Ok, so we seriously take this thread off topic, then.
(Of course, we can continue this elsewhere if advisable.)
I’ll give you my full “rant” then, knowing fully well that some of this will be justified, and other parts will just feel justified to me. I trust that you’re able to take it with the appropriate barrel of salt. And while you may, of course, disagree with me in as many regards as you wish, I hope that you’ll nevertheless get the general points.
I’d also like to say upfront that I love what OH accomplishes. I wouldn’t have gotten as far as I am without it. So it’s love and hate at the same time. ![]()

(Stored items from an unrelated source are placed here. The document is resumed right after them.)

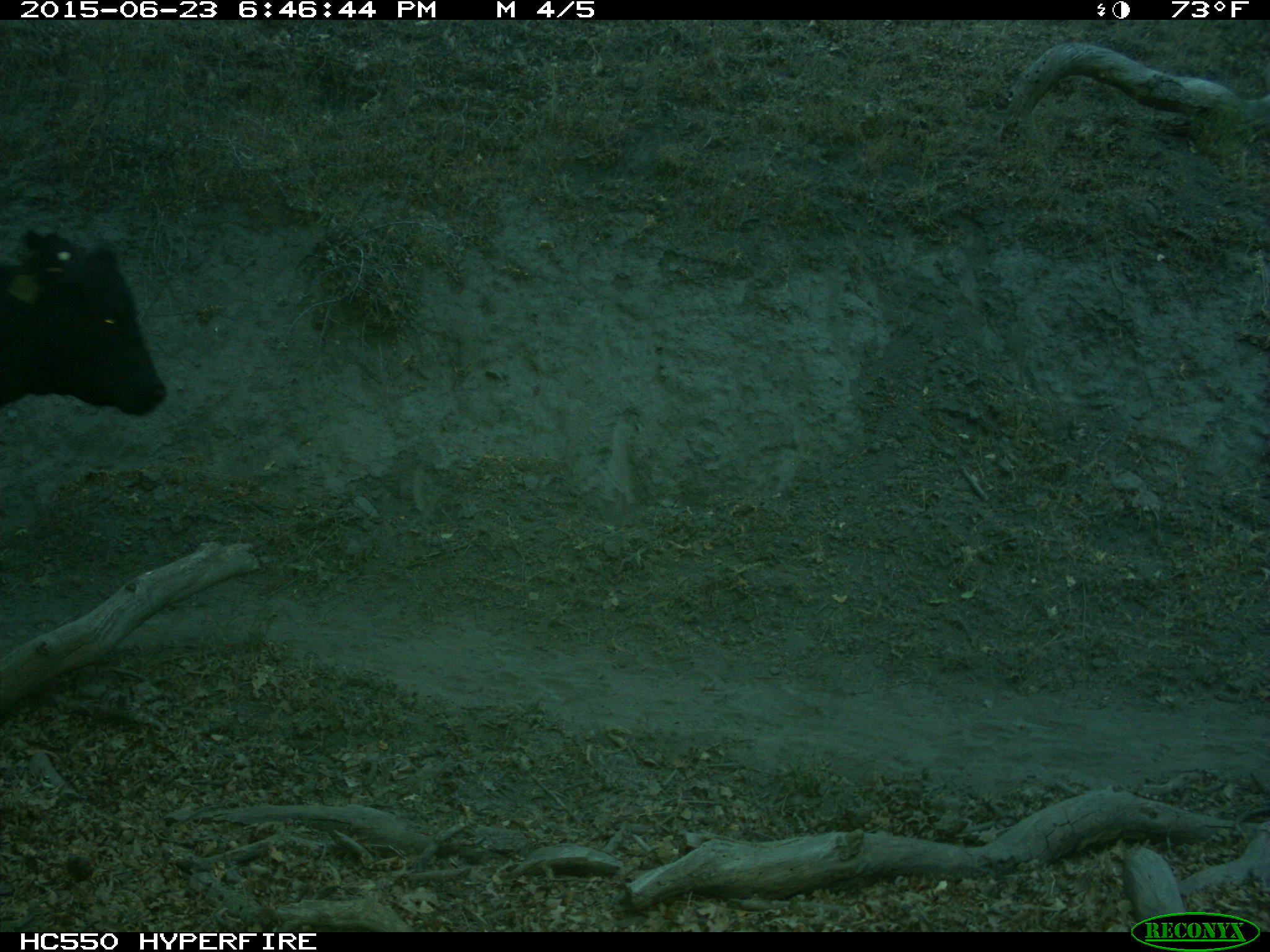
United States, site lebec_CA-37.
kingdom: Animalia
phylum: Chordata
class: Mammalia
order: Artiodactyla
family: Bovidae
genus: Bos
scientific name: Bos taurus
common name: domestic cow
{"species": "Bos taurus (domestic cow)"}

The key problem is that whenever something changes (an update, a new binding that I install, an overhaul in some parts of my rule set,…), I must hold my breath whether there will be several other things that suddenly (or not-so-suddenly, noticeable only after days or weeks) fall apart. Usually there will. To some extent, this is clearly due to the complexity of my setup: we’re not talking about a Raspi with an SD card, we’re talking about a full-grown server system where OH is one service among several, and an OH setup that manages 1000+ items, 350+ automation rules, 500+ events per minute. 10+ years ago I started with things like switching the Christmas tree lights on iff the lights in the living room or the TV are on. By now my setup controls virtually everything in and around my home. Heating, rollershutters, PV incl. battery, car charging, smoke detectors, gates, lights, water supply, ventilation, home appliances, phones, doorbell, home entertainment in multiple rooms, alarm clocks, and quite a bit more. Yes, I enjoy that as a hobby. No, I am not expecting open source software made by enthusiasts to come with military-grade stability. Yes, I appreciate the incredible amount of hard work put into this, by so many skilled people. Yes, I know how to build and administer complex IT systems, and how hard it is to build them “right”. And yes, of course I have a plan B if things go very seriously wrong. So even in the worst case I will still be able to get through my front gate, I will still be able to switch on the lights, and with some manual pressing of buttons I won’t sit in the cold without heating. But over the years it has still become really, really mission critical for my entire household.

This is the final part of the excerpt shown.